BRIEF A =
Reproduce the part of the records that begins at their first line and ends with the line containing "<instances>", including both of those lines. Leave the pictures out of your answer.

GIVEN TEXT =
────

# do rhoms shoal with kois



## Jimmyhf6 (Sep 13, 2003)

i put my guyana rhom in a new 60 then like 4 hours ago i put 3 nice kois in there for lunch but it seems hes just swimming around them in a pac i mean the kois practically touch his mouth but he doesnt eat it y is this?


----------



## micus (Jan 7, 2004)

how big r the koi and how big is the rhom ........ i bet hey'l be rippin into emm in another 4 hours he's just gettin used to his new seroundings his tru agressive self will be unleashed when he feels more at home i wouldnt worry about it


----------



## thoroughbred (Mar 14, 2003)

because he doesnt feel like killing them and eating them he will sooner or later


----------



## Jimmyhf6 (Sep 13, 2003)

the rhom in 6 in and the kois ar elike 2


----------



## mashunter18 (Jan 2, 2004)

I think they will be gone soon.


----------



## LaZy (Jun 17, 2003)

anything with a P is gonna be nuthing but food


----------



## The Wave (Oct 22, 2003)

They will die soon,


----------



## Rigor_mortiZ_Rhom (Dec 21, 2003)

they are probably gone already









I hope


----------



## Jimmyhf6 (Sep 13, 2003)

nope still not dead it seems like the rhom is protecting it cuz the kois swim together abd the rhom swims aroung then into it and looks around and seems like its protecting becuz the kois get so close to rhom that the kois dont even run around anymore or get scared well what ever they are doing it is good because my rhom is moving alot more cuz it travels with the kois


----------



## Rigor_mortiZ_Rhom (Dec 21, 2003)

try turning down lights. Mine is now trained. He attacks whenever I put anything in the tank. The guys here told me to starv it for a few days and then toss in some fish. He is now the worst killer!















also, dont get too close to the tank... they dont like to give free shows...

────

BRIEF B =
Write out the part of the forum thread about rhoms and kois that opens with the words "## micus (Jan" and closes with "(Mar 14, 2003)", copying it character for character.

Data entries
────

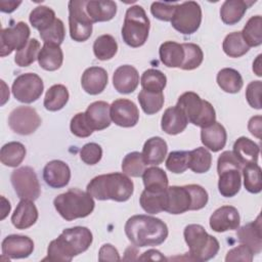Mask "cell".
I'll return each instance as SVG.
<instances>
[{"instance_id":"db71d44e","label":"cell","mask_w":262,"mask_h":262,"mask_svg":"<svg viewBox=\"0 0 262 262\" xmlns=\"http://www.w3.org/2000/svg\"><path fill=\"white\" fill-rule=\"evenodd\" d=\"M176 8V4H172L169 2H154L150 6V12L151 14L160 19V20H164V21H171L172 16L174 14Z\"/></svg>"},{"instance_id":"44dd1931","label":"cell","mask_w":262,"mask_h":262,"mask_svg":"<svg viewBox=\"0 0 262 262\" xmlns=\"http://www.w3.org/2000/svg\"><path fill=\"white\" fill-rule=\"evenodd\" d=\"M110 104L105 101H94L86 110L85 118L92 131H100L111 125Z\"/></svg>"},{"instance_id":"5bb4252c","label":"cell","mask_w":262,"mask_h":262,"mask_svg":"<svg viewBox=\"0 0 262 262\" xmlns=\"http://www.w3.org/2000/svg\"><path fill=\"white\" fill-rule=\"evenodd\" d=\"M10 129L20 135H30L34 133L41 125V118L34 107L18 106L14 108L8 117Z\"/></svg>"},{"instance_id":"7dc6e473","label":"cell","mask_w":262,"mask_h":262,"mask_svg":"<svg viewBox=\"0 0 262 262\" xmlns=\"http://www.w3.org/2000/svg\"><path fill=\"white\" fill-rule=\"evenodd\" d=\"M145 162L142 155L138 151H132L125 156L122 162V171L124 174L131 177L142 176L145 170Z\"/></svg>"},{"instance_id":"30bf717a","label":"cell","mask_w":262,"mask_h":262,"mask_svg":"<svg viewBox=\"0 0 262 262\" xmlns=\"http://www.w3.org/2000/svg\"><path fill=\"white\" fill-rule=\"evenodd\" d=\"M84 0H71L69 2L70 36L76 42L88 40L92 34V21L86 13Z\"/></svg>"},{"instance_id":"7a4b0ae2","label":"cell","mask_w":262,"mask_h":262,"mask_svg":"<svg viewBox=\"0 0 262 262\" xmlns=\"http://www.w3.org/2000/svg\"><path fill=\"white\" fill-rule=\"evenodd\" d=\"M125 233L135 247H154L163 244L168 236L167 224L159 218L134 215L125 223Z\"/></svg>"},{"instance_id":"3957f363","label":"cell","mask_w":262,"mask_h":262,"mask_svg":"<svg viewBox=\"0 0 262 262\" xmlns=\"http://www.w3.org/2000/svg\"><path fill=\"white\" fill-rule=\"evenodd\" d=\"M208 200V192L201 185L168 186L164 193V211L177 215L186 211L201 210L207 205Z\"/></svg>"},{"instance_id":"f35d334b","label":"cell","mask_w":262,"mask_h":262,"mask_svg":"<svg viewBox=\"0 0 262 262\" xmlns=\"http://www.w3.org/2000/svg\"><path fill=\"white\" fill-rule=\"evenodd\" d=\"M212 156L205 147H196L188 151V168L194 173L202 174L210 170Z\"/></svg>"},{"instance_id":"f546056e","label":"cell","mask_w":262,"mask_h":262,"mask_svg":"<svg viewBox=\"0 0 262 262\" xmlns=\"http://www.w3.org/2000/svg\"><path fill=\"white\" fill-rule=\"evenodd\" d=\"M241 172L237 169L231 168L218 173V189L222 196L232 198L239 191L242 185Z\"/></svg>"},{"instance_id":"bcb514c9","label":"cell","mask_w":262,"mask_h":262,"mask_svg":"<svg viewBox=\"0 0 262 262\" xmlns=\"http://www.w3.org/2000/svg\"><path fill=\"white\" fill-rule=\"evenodd\" d=\"M164 193L165 190L156 192L144 189L139 198L141 208L149 214H158L164 211Z\"/></svg>"},{"instance_id":"f6af8a7d","label":"cell","mask_w":262,"mask_h":262,"mask_svg":"<svg viewBox=\"0 0 262 262\" xmlns=\"http://www.w3.org/2000/svg\"><path fill=\"white\" fill-rule=\"evenodd\" d=\"M40 50L39 41L35 38L30 39L21 49L16 51L14 61L19 67H29L38 58Z\"/></svg>"},{"instance_id":"7c38bea8","label":"cell","mask_w":262,"mask_h":262,"mask_svg":"<svg viewBox=\"0 0 262 262\" xmlns=\"http://www.w3.org/2000/svg\"><path fill=\"white\" fill-rule=\"evenodd\" d=\"M11 89L16 100L24 103H31L42 95L44 84L37 74L26 73L14 79Z\"/></svg>"},{"instance_id":"ab89813d","label":"cell","mask_w":262,"mask_h":262,"mask_svg":"<svg viewBox=\"0 0 262 262\" xmlns=\"http://www.w3.org/2000/svg\"><path fill=\"white\" fill-rule=\"evenodd\" d=\"M31 25L37 29L39 32L45 31L55 21V12L47 6H37L35 7L29 16Z\"/></svg>"},{"instance_id":"d590c367","label":"cell","mask_w":262,"mask_h":262,"mask_svg":"<svg viewBox=\"0 0 262 262\" xmlns=\"http://www.w3.org/2000/svg\"><path fill=\"white\" fill-rule=\"evenodd\" d=\"M26 157V147L23 143L11 141L1 147V163L8 167H17Z\"/></svg>"},{"instance_id":"91938a15","label":"cell","mask_w":262,"mask_h":262,"mask_svg":"<svg viewBox=\"0 0 262 262\" xmlns=\"http://www.w3.org/2000/svg\"><path fill=\"white\" fill-rule=\"evenodd\" d=\"M261 124H262L261 116L252 117L248 124V129H249L250 133L257 138H261V132H262Z\"/></svg>"},{"instance_id":"7bdbcfd3","label":"cell","mask_w":262,"mask_h":262,"mask_svg":"<svg viewBox=\"0 0 262 262\" xmlns=\"http://www.w3.org/2000/svg\"><path fill=\"white\" fill-rule=\"evenodd\" d=\"M245 188L251 193H259L262 189L261 168L257 163L245 165L242 170Z\"/></svg>"},{"instance_id":"277c9868","label":"cell","mask_w":262,"mask_h":262,"mask_svg":"<svg viewBox=\"0 0 262 262\" xmlns=\"http://www.w3.org/2000/svg\"><path fill=\"white\" fill-rule=\"evenodd\" d=\"M132 180L124 173H108L94 177L87 185V192L99 201L126 202L133 194Z\"/></svg>"},{"instance_id":"e0dca14e","label":"cell","mask_w":262,"mask_h":262,"mask_svg":"<svg viewBox=\"0 0 262 262\" xmlns=\"http://www.w3.org/2000/svg\"><path fill=\"white\" fill-rule=\"evenodd\" d=\"M239 220V213L236 208L232 206H222L213 212L209 223L212 230L216 232H224L237 229Z\"/></svg>"},{"instance_id":"f1b7e54d","label":"cell","mask_w":262,"mask_h":262,"mask_svg":"<svg viewBox=\"0 0 262 262\" xmlns=\"http://www.w3.org/2000/svg\"><path fill=\"white\" fill-rule=\"evenodd\" d=\"M232 152L237 158V160L245 166L251 163L258 162L260 147L250 138L242 136L235 140Z\"/></svg>"},{"instance_id":"6f0895ef","label":"cell","mask_w":262,"mask_h":262,"mask_svg":"<svg viewBox=\"0 0 262 262\" xmlns=\"http://www.w3.org/2000/svg\"><path fill=\"white\" fill-rule=\"evenodd\" d=\"M252 260H253L252 251L246 245H243V244L228 251L225 257L226 262H231V261L251 262Z\"/></svg>"},{"instance_id":"74e56055","label":"cell","mask_w":262,"mask_h":262,"mask_svg":"<svg viewBox=\"0 0 262 262\" xmlns=\"http://www.w3.org/2000/svg\"><path fill=\"white\" fill-rule=\"evenodd\" d=\"M242 36L249 47H256L262 44V17L255 15L249 18L245 25Z\"/></svg>"},{"instance_id":"d6986e66","label":"cell","mask_w":262,"mask_h":262,"mask_svg":"<svg viewBox=\"0 0 262 262\" xmlns=\"http://www.w3.org/2000/svg\"><path fill=\"white\" fill-rule=\"evenodd\" d=\"M139 84V74L137 70L130 66H120L114 73L113 85L119 93L129 94L136 90Z\"/></svg>"},{"instance_id":"4dcf8cb0","label":"cell","mask_w":262,"mask_h":262,"mask_svg":"<svg viewBox=\"0 0 262 262\" xmlns=\"http://www.w3.org/2000/svg\"><path fill=\"white\" fill-rule=\"evenodd\" d=\"M160 59L168 68H181L184 60V49L182 44L174 41L164 42L159 49Z\"/></svg>"},{"instance_id":"816d5d0a","label":"cell","mask_w":262,"mask_h":262,"mask_svg":"<svg viewBox=\"0 0 262 262\" xmlns=\"http://www.w3.org/2000/svg\"><path fill=\"white\" fill-rule=\"evenodd\" d=\"M70 128H71V132L75 136L81 137V138L88 137L93 132L86 121L84 113H78L72 118Z\"/></svg>"},{"instance_id":"ffe728a7","label":"cell","mask_w":262,"mask_h":262,"mask_svg":"<svg viewBox=\"0 0 262 262\" xmlns=\"http://www.w3.org/2000/svg\"><path fill=\"white\" fill-rule=\"evenodd\" d=\"M238 242L246 245L253 253V255L259 254L262 251V232H261V216L250 222L241 228L236 232Z\"/></svg>"},{"instance_id":"836d02e7","label":"cell","mask_w":262,"mask_h":262,"mask_svg":"<svg viewBox=\"0 0 262 262\" xmlns=\"http://www.w3.org/2000/svg\"><path fill=\"white\" fill-rule=\"evenodd\" d=\"M69 100V91L64 85H52L45 94L43 104L47 111L56 112L61 110Z\"/></svg>"},{"instance_id":"c3c4849f","label":"cell","mask_w":262,"mask_h":262,"mask_svg":"<svg viewBox=\"0 0 262 262\" xmlns=\"http://www.w3.org/2000/svg\"><path fill=\"white\" fill-rule=\"evenodd\" d=\"M184 60L180 69L191 71L201 66L204 59V53L201 47L194 43H183Z\"/></svg>"},{"instance_id":"e575fe53","label":"cell","mask_w":262,"mask_h":262,"mask_svg":"<svg viewBox=\"0 0 262 262\" xmlns=\"http://www.w3.org/2000/svg\"><path fill=\"white\" fill-rule=\"evenodd\" d=\"M217 84L219 87L227 93H237L243 85V78L241 74L231 68H224L217 74Z\"/></svg>"},{"instance_id":"d6a6232c","label":"cell","mask_w":262,"mask_h":262,"mask_svg":"<svg viewBox=\"0 0 262 262\" xmlns=\"http://www.w3.org/2000/svg\"><path fill=\"white\" fill-rule=\"evenodd\" d=\"M145 189L149 191L162 192L168 187V176L166 172L159 167H149L142 174Z\"/></svg>"},{"instance_id":"ac0fdd59","label":"cell","mask_w":262,"mask_h":262,"mask_svg":"<svg viewBox=\"0 0 262 262\" xmlns=\"http://www.w3.org/2000/svg\"><path fill=\"white\" fill-rule=\"evenodd\" d=\"M43 178L47 185L53 188H61L68 185L71 179V170L68 164L59 160H53L43 169Z\"/></svg>"},{"instance_id":"83f0119b","label":"cell","mask_w":262,"mask_h":262,"mask_svg":"<svg viewBox=\"0 0 262 262\" xmlns=\"http://www.w3.org/2000/svg\"><path fill=\"white\" fill-rule=\"evenodd\" d=\"M39 66L45 71L58 70L63 61V53L59 45L52 43H44L38 55Z\"/></svg>"},{"instance_id":"7402d4cb","label":"cell","mask_w":262,"mask_h":262,"mask_svg":"<svg viewBox=\"0 0 262 262\" xmlns=\"http://www.w3.org/2000/svg\"><path fill=\"white\" fill-rule=\"evenodd\" d=\"M107 81V73L103 68L90 67L84 71L81 78V85L85 92L96 95L105 89Z\"/></svg>"},{"instance_id":"8fae6325","label":"cell","mask_w":262,"mask_h":262,"mask_svg":"<svg viewBox=\"0 0 262 262\" xmlns=\"http://www.w3.org/2000/svg\"><path fill=\"white\" fill-rule=\"evenodd\" d=\"M11 184L20 200L35 201L41 193L38 177L29 166H24L12 171L10 176Z\"/></svg>"},{"instance_id":"b9f144b4","label":"cell","mask_w":262,"mask_h":262,"mask_svg":"<svg viewBox=\"0 0 262 262\" xmlns=\"http://www.w3.org/2000/svg\"><path fill=\"white\" fill-rule=\"evenodd\" d=\"M138 101L146 115H154L161 111L165 99L163 92H151L142 89L138 94Z\"/></svg>"},{"instance_id":"f907efd6","label":"cell","mask_w":262,"mask_h":262,"mask_svg":"<svg viewBox=\"0 0 262 262\" xmlns=\"http://www.w3.org/2000/svg\"><path fill=\"white\" fill-rule=\"evenodd\" d=\"M64 26L61 19L56 18L52 26H50L45 31L40 32V37L44 43H52L60 45L64 39Z\"/></svg>"},{"instance_id":"be15d7a7","label":"cell","mask_w":262,"mask_h":262,"mask_svg":"<svg viewBox=\"0 0 262 262\" xmlns=\"http://www.w3.org/2000/svg\"><path fill=\"white\" fill-rule=\"evenodd\" d=\"M261 54H259L257 56V58L255 59V61L253 62V71L255 72V74L258 76V77H261L262 76V71H261Z\"/></svg>"},{"instance_id":"11a10c76","label":"cell","mask_w":262,"mask_h":262,"mask_svg":"<svg viewBox=\"0 0 262 262\" xmlns=\"http://www.w3.org/2000/svg\"><path fill=\"white\" fill-rule=\"evenodd\" d=\"M244 165L237 160V158L234 156V154L232 151L226 150L223 151L220 157L218 158V162H217V172L220 173L226 169H237L239 171L243 170Z\"/></svg>"},{"instance_id":"94428289","label":"cell","mask_w":262,"mask_h":262,"mask_svg":"<svg viewBox=\"0 0 262 262\" xmlns=\"http://www.w3.org/2000/svg\"><path fill=\"white\" fill-rule=\"evenodd\" d=\"M138 260H158V261H164L166 258L162 255V253L158 250H148L144 252L140 257H138Z\"/></svg>"},{"instance_id":"4fadbf2b","label":"cell","mask_w":262,"mask_h":262,"mask_svg":"<svg viewBox=\"0 0 262 262\" xmlns=\"http://www.w3.org/2000/svg\"><path fill=\"white\" fill-rule=\"evenodd\" d=\"M31 31L24 21H18L0 32V56L9 55L13 50L18 51L30 40Z\"/></svg>"},{"instance_id":"9f6ffc18","label":"cell","mask_w":262,"mask_h":262,"mask_svg":"<svg viewBox=\"0 0 262 262\" xmlns=\"http://www.w3.org/2000/svg\"><path fill=\"white\" fill-rule=\"evenodd\" d=\"M261 89L262 83L261 81H253L248 84L246 88V98L250 106L256 110L261 108Z\"/></svg>"},{"instance_id":"6da1fadb","label":"cell","mask_w":262,"mask_h":262,"mask_svg":"<svg viewBox=\"0 0 262 262\" xmlns=\"http://www.w3.org/2000/svg\"><path fill=\"white\" fill-rule=\"evenodd\" d=\"M92 233L84 226L64 229L60 235L51 241L47 249V257L43 260L71 261L75 256L88 250L92 244Z\"/></svg>"},{"instance_id":"9c48e42d","label":"cell","mask_w":262,"mask_h":262,"mask_svg":"<svg viewBox=\"0 0 262 262\" xmlns=\"http://www.w3.org/2000/svg\"><path fill=\"white\" fill-rule=\"evenodd\" d=\"M202 23V8L195 1L176 4L171 19L172 27L183 35H191L198 31Z\"/></svg>"},{"instance_id":"cb8c5ba5","label":"cell","mask_w":262,"mask_h":262,"mask_svg":"<svg viewBox=\"0 0 262 262\" xmlns=\"http://www.w3.org/2000/svg\"><path fill=\"white\" fill-rule=\"evenodd\" d=\"M85 9L92 24L108 21L117 13V4L112 0H91L86 2Z\"/></svg>"},{"instance_id":"680465c9","label":"cell","mask_w":262,"mask_h":262,"mask_svg":"<svg viewBox=\"0 0 262 262\" xmlns=\"http://www.w3.org/2000/svg\"><path fill=\"white\" fill-rule=\"evenodd\" d=\"M99 261H119L121 260L118 250L111 244H104L98 253Z\"/></svg>"},{"instance_id":"f5cc1de1","label":"cell","mask_w":262,"mask_h":262,"mask_svg":"<svg viewBox=\"0 0 262 262\" xmlns=\"http://www.w3.org/2000/svg\"><path fill=\"white\" fill-rule=\"evenodd\" d=\"M102 157V148L95 142L85 144L80 150L81 160L87 165L97 164Z\"/></svg>"},{"instance_id":"ba28073f","label":"cell","mask_w":262,"mask_h":262,"mask_svg":"<svg viewBox=\"0 0 262 262\" xmlns=\"http://www.w3.org/2000/svg\"><path fill=\"white\" fill-rule=\"evenodd\" d=\"M176 106L184 113L189 123L201 128L210 126L216 120V113L213 105L209 101L203 100L194 92L188 91L181 94Z\"/></svg>"},{"instance_id":"d4e9b609","label":"cell","mask_w":262,"mask_h":262,"mask_svg":"<svg viewBox=\"0 0 262 262\" xmlns=\"http://www.w3.org/2000/svg\"><path fill=\"white\" fill-rule=\"evenodd\" d=\"M227 139V133L225 128L218 122H214L208 127L202 128L201 130V140L205 147L216 152L221 150Z\"/></svg>"},{"instance_id":"9a60e30c","label":"cell","mask_w":262,"mask_h":262,"mask_svg":"<svg viewBox=\"0 0 262 262\" xmlns=\"http://www.w3.org/2000/svg\"><path fill=\"white\" fill-rule=\"evenodd\" d=\"M110 115L112 121L124 128H130L137 124L139 120V111L136 104L126 98H120L110 106Z\"/></svg>"},{"instance_id":"6125c7cd","label":"cell","mask_w":262,"mask_h":262,"mask_svg":"<svg viewBox=\"0 0 262 262\" xmlns=\"http://www.w3.org/2000/svg\"><path fill=\"white\" fill-rule=\"evenodd\" d=\"M20 4L21 1H0V10L2 12L10 13L14 11Z\"/></svg>"},{"instance_id":"60d3db41","label":"cell","mask_w":262,"mask_h":262,"mask_svg":"<svg viewBox=\"0 0 262 262\" xmlns=\"http://www.w3.org/2000/svg\"><path fill=\"white\" fill-rule=\"evenodd\" d=\"M223 51L229 57H241L246 54L250 47L245 42L241 32H233L228 34L222 44Z\"/></svg>"},{"instance_id":"e7e4bbea","label":"cell","mask_w":262,"mask_h":262,"mask_svg":"<svg viewBox=\"0 0 262 262\" xmlns=\"http://www.w3.org/2000/svg\"><path fill=\"white\" fill-rule=\"evenodd\" d=\"M1 200H2V207H1V209H2V215H1V219H4L5 217H6V215L10 212V204H9V202H7L6 200H5V198H3V196H1Z\"/></svg>"},{"instance_id":"8d00e7d4","label":"cell","mask_w":262,"mask_h":262,"mask_svg":"<svg viewBox=\"0 0 262 262\" xmlns=\"http://www.w3.org/2000/svg\"><path fill=\"white\" fill-rule=\"evenodd\" d=\"M118 51L116 39L108 34L97 37L93 43V52L99 60H108L113 58Z\"/></svg>"},{"instance_id":"4316f807","label":"cell","mask_w":262,"mask_h":262,"mask_svg":"<svg viewBox=\"0 0 262 262\" xmlns=\"http://www.w3.org/2000/svg\"><path fill=\"white\" fill-rule=\"evenodd\" d=\"M167 142L163 138L156 136L145 141L141 155L145 164L157 166L164 162L167 156Z\"/></svg>"},{"instance_id":"8992f818","label":"cell","mask_w":262,"mask_h":262,"mask_svg":"<svg viewBox=\"0 0 262 262\" xmlns=\"http://www.w3.org/2000/svg\"><path fill=\"white\" fill-rule=\"evenodd\" d=\"M183 236L189 248V260L208 261L219 251L220 245L217 238L209 234L200 224H188L184 228Z\"/></svg>"},{"instance_id":"1f68e13d","label":"cell","mask_w":262,"mask_h":262,"mask_svg":"<svg viewBox=\"0 0 262 262\" xmlns=\"http://www.w3.org/2000/svg\"><path fill=\"white\" fill-rule=\"evenodd\" d=\"M253 2L244 0H226L220 8V17L226 25L237 24Z\"/></svg>"},{"instance_id":"5b68a950","label":"cell","mask_w":262,"mask_h":262,"mask_svg":"<svg viewBox=\"0 0 262 262\" xmlns=\"http://www.w3.org/2000/svg\"><path fill=\"white\" fill-rule=\"evenodd\" d=\"M53 205L57 213L67 221L89 216L94 210V200L86 191L79 188H71L68 191L58 194Z\"/></svg>"},{"instance_id":"ee69618b","label":"cell","mask_w":262,"mask_h":262,"mask_svg":"<svg viewBox=\"0 0 262 262\" xmlns=\"http://www.w3.org/2000/svg\"><path fill=\"white\" fill-rule=\"evenodd\" d=\"M167 84L165 74L156 69H148L141 76L142 89L151 92H163Z\"/></svg>"},{"instance_id":"52a82bcc","label":"cell","mask_w":262,"mask_h":262,"mask_svg":"<svg viewBox=\"0 0 262 262\" xmlns=\"http://www.w3.org/2000/svg\"><path fill=\"white\" fill-rule=\"evenodd\" d=\"M149 19L140 5H133L126 11L122 28V38L130 47L142 46L148 37Z\"/></svg>"},{"instance_id":"2e32d148","label":"cell","mask_w":262,"mask_h":262,"mask_svg":"<svg viewBox=\"0 0 262 262\" xmlns=\"http://www.w3.org/2000/svg\"><path fill=\"white\" fill-rule=\"evenodd\" d=\"M2 254L9 259H21L29 257L34 251V242L26 235H7L1 244Z\"/></svg>"},{"instance_id":"603a6c76","label":"cell","mask_w":262,"mask_h":262,"mask_svg":"<svg viewBox=\"0 0 262 262\" xmlns=\"http://www.w3.org/2000/svg\"><path fill=\"white\" fill-rule=\"evenodd\" d=\"M38 219V210L31 200H21L12 216L11 222L17 229H27L34 225Z\"/></svg>"},{"instance_id":"681fc988","label":"cell","mask_w":262,"mask_h":262,"mask_svg":"<svg viewBox=\"0 0 262 262\" xmlns=\"http://www.w3.org/2000/svg\"><path fill=\"white\" fill-rule=\"evenodd\" d=\"M166 168L175 174L183 173L188 168V151H171L166 160Z\"/></svg>"},{"instance_id":"484cf974","label":"cell","mask_w":262,"mask_h":262,"mask_svg":"<svg viewBox=\"0 0 262 262\" xmlns=\"http://www.w3.org/2000/svg\"><path fill=\"white\" fill-rule=\"evenodd\" d=\"M188 124V120L184 113L178 106L168 107L161 120V128L170 135H176L184 131Z\"/></svg>"}]
</instances>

────

CORRECT RESULT A =
Mask "cell".
I'll return each instance as SVG.
<instances>

CORRECT RESULT B =
## micus (Jan 7, 2004)

how big r the koi and how big is the rhom ........ i bet hey'l be rippin into emm in another 4 hours he's just gettin used to his new seroundings his tru agressive self will be unleashed when he feels more at home i wouldnt worry about it


----------



## thoroughbred (Mar 14, 2003)